READING PASSAGE.
I went out to hang a load of laundry on the line. I am sort of relishing saying that. Like saying “I went out to pick black raspberries for breakfast.” It has elements of both idyll and righteousness: I am Mother, and I am serene and lovely as I go about my simple and lovely daily household tasks. Perhaps I am wearing a calico dress, and little wisps of hair are escaping prettily from my bun to curl near my healthy rosy cheeks. It was particularly satisfying this morning since what I was clipping to the line included HANDKERCHIEFS and REUSABLE PADS. Could I BE any greener? (You: “Perhaps if you were doing this on purpose, rather than only because your dryer broke.”)
ANYWAY, I pinned up a load of laundry, so that’s how long I was gone. Ten minutes? When I came back in, I found:
- door locked, both doorknob lock and deadbolt
- empty candy wrappers on dining room floor
- kitchen towel and soap dispenser in sink
- Henry’s underpants and pants in the trash
- Henry wearing only shirt and socks
- chocolate on Henry’s face and shirt
- cushions off couch
- diapers removed from package and strewn about room
That doesn’t look like much, I guess, now that I see it in a tidy little list. Perhaps it’s more the cumulative effect of having these things happen ALL DAY EVERY DAY.

The ONLY TIME Henry is not on a path of relentless, cheerful destruction

Children sleep so we remember why we love them so!

OBJECTIVE 1. Format the records from the line containing "Across the image, is" through the end of the records, inclusive, as a Markdown table with columns named Row and Line, omitting blank lines.
The records are unrelated to the text about hanging laundry.

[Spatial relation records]

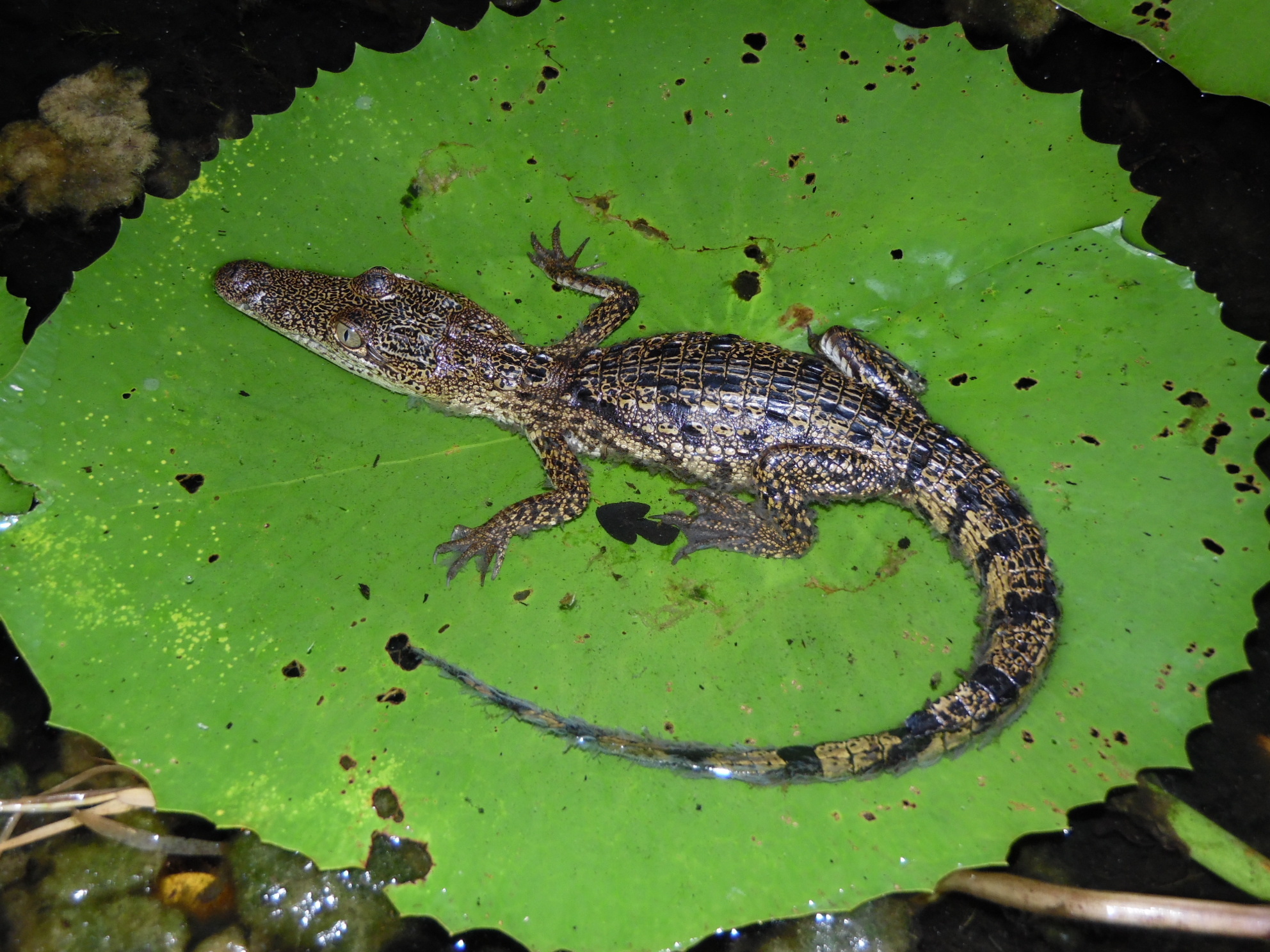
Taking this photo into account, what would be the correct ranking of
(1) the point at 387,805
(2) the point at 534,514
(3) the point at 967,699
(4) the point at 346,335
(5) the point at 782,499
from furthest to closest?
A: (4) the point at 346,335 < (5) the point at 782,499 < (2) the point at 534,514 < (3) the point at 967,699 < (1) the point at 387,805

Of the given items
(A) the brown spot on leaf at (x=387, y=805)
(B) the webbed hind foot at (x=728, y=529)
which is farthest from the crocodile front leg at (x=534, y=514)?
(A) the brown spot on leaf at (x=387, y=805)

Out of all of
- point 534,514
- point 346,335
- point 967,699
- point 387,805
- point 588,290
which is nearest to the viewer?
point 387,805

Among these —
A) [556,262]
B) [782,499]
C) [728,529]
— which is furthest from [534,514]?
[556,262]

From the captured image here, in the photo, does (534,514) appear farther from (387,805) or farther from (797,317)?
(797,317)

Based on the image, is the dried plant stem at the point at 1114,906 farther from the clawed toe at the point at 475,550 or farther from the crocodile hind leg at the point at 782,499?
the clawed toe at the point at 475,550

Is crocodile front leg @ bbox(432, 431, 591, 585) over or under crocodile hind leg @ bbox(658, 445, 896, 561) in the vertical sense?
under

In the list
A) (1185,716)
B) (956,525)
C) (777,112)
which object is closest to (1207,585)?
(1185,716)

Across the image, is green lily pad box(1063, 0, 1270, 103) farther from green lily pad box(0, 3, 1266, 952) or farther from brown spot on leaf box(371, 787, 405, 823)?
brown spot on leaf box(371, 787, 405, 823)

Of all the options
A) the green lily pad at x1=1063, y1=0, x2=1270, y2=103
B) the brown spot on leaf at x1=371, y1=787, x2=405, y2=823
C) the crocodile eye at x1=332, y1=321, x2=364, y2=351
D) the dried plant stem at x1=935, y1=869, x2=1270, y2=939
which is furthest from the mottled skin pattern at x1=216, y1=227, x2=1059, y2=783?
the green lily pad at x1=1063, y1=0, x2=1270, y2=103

OBJECTIVE 2. Write what comes next in the piece about hanging laundry and returning to Henry's mess, starting after its final sentence.

OUTPUT 1.
| Row | Line |
|---|---|
| 1 | Across the image, is green lily pad box(1063, 0, 1270, 103) farther from green lily pad box(0, 3, 1266, 952) or farther from brown spot on leaf box(371, 787, 405, 823)? |
| 2 | brown spot on leaf box(371, 787, 405, 823) |
| 3 | Of all the options |
| 4 | A) the green lily pad at x1=1063, y1=0, x2=1270, y2=103 |
| 5 | B) the brown spot on leaf at x1=371, y1=787, x2=405, y2=823 |
| 6 | C) the crocodile eye at x1=332, y1=321, x2=364, y2=351 |
| 7 | D) the dried plant stem at x1=935, y1=869, x2=1270, y2=939 |
| 8 | which is furthest from the mottled skin pattern at x1=216, y1=227, x2=1059, y2=783? |
| 9 | the green lily pad at x1=1063, y1=0, x2=1270, y2=103 |

OUTPUT 2.
All I want to know is, YE GODS TELL ME IT’S JUST A PHASE!
I call my 3 yo son Captain Chaos. His 20 mo brother is the Deputy of Destruction.
You know, my third is like this, but he’s only 20 mo old. I keep hoping it’s just a phase. PLEASE GOD let it be just a phase!
But, Cheerful, Relentless Destruction–that’s good. I am absolutely going to use that one.
Now I have the phrase “cheerfully destructive” in my head, like Henry’s a miniature, good-natured Godzilla. Hee!
To me, the epitome of “idle yet righteous” would be hanging out cloth diapers. I mean, I want another baby, and then I want to cloth diaper that baby, and then I want to install a clothes line so I can see them drying in neat rows in the yard. And while I would probably hate every moment of the WORK of that little scene, once it was done? I’d feel totally satisfied and probably a little smug.
And Henry! Oh, he still has a bit of baby left in him- the roundness of his cheeks; the way he still sleeps with his arms curled… He may be a Destroyer… but he’s an ADORABLE one!
These posts make me frightened of having another child. Boys are so scary to me.
He really is adorable, though, so there is that. I guess that’s why we’ll always have more!
His pants and underpants in the trash? Hilarious.
The list makes me wish I was a fly on the wall while you were outside to see in what order he delighted in such chaos. Did he deliberately lock the door first to slow any attempts to thwart his master plan? Did he shed his clothes and eat chocoalte naked for the pure decadence? Or did he eat the chocolate & get it on the cushions and himself and then try to clean up & hide the evidence? I love trying to figure out just what’s going on in their little minds!
That is why I always bring a set of keys when I leave the house, even if it’s only for a second.
Also, I’d like to chime in that the self-righteous feeling of piety is at least half the reason I do all the green things that I do. I like to be smug.
We call the girls The Destructos. I honestly want to know WHAT IN THE SAM HILL they are thinking sometimes. I mean, pumping out an entire bottle of lotion, one pump at a time? WHY?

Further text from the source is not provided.